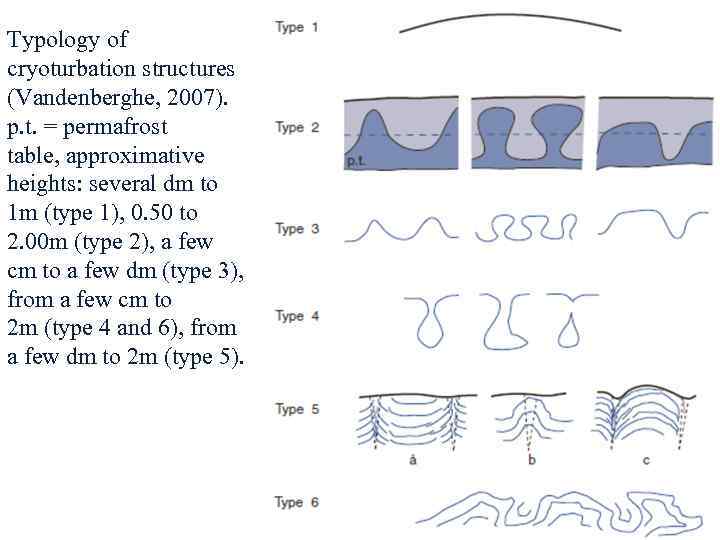 Typology of cryoturbation structures (Vandenberghe, 2007). p.t. = permafrost table, approximative heights: several dm to 1m (type 1), 0.50 to 2.00m (type 2), a few cm to a few dm (type 3), from a few cm to 2m (type 4 and 6), from a few dm to 2m (type 5).

Type 1

Type 2

p.t.

Type 3

Type 4

Type 5

a

b

c

Type 6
------------------------
_Task directions:_ Nothing but the exact text of the records should appear in your answer, with no pictures. Please write it out.

_Written reply:_
 Typology of cryoturbation structures (Vandenberghe, 2007). p.t. = permafrost table, approximative heights: several dm to 1m (type 1), 0.50 to 2.00m (type 2), a few cm to a few dm (type 3), from a few cm to 2m (type 4 and 6), from a few dm to 2m (type 5).

Type 1

Type 2

p.t.

Type 3

Type 4

Type 5

a

b

c

Type 6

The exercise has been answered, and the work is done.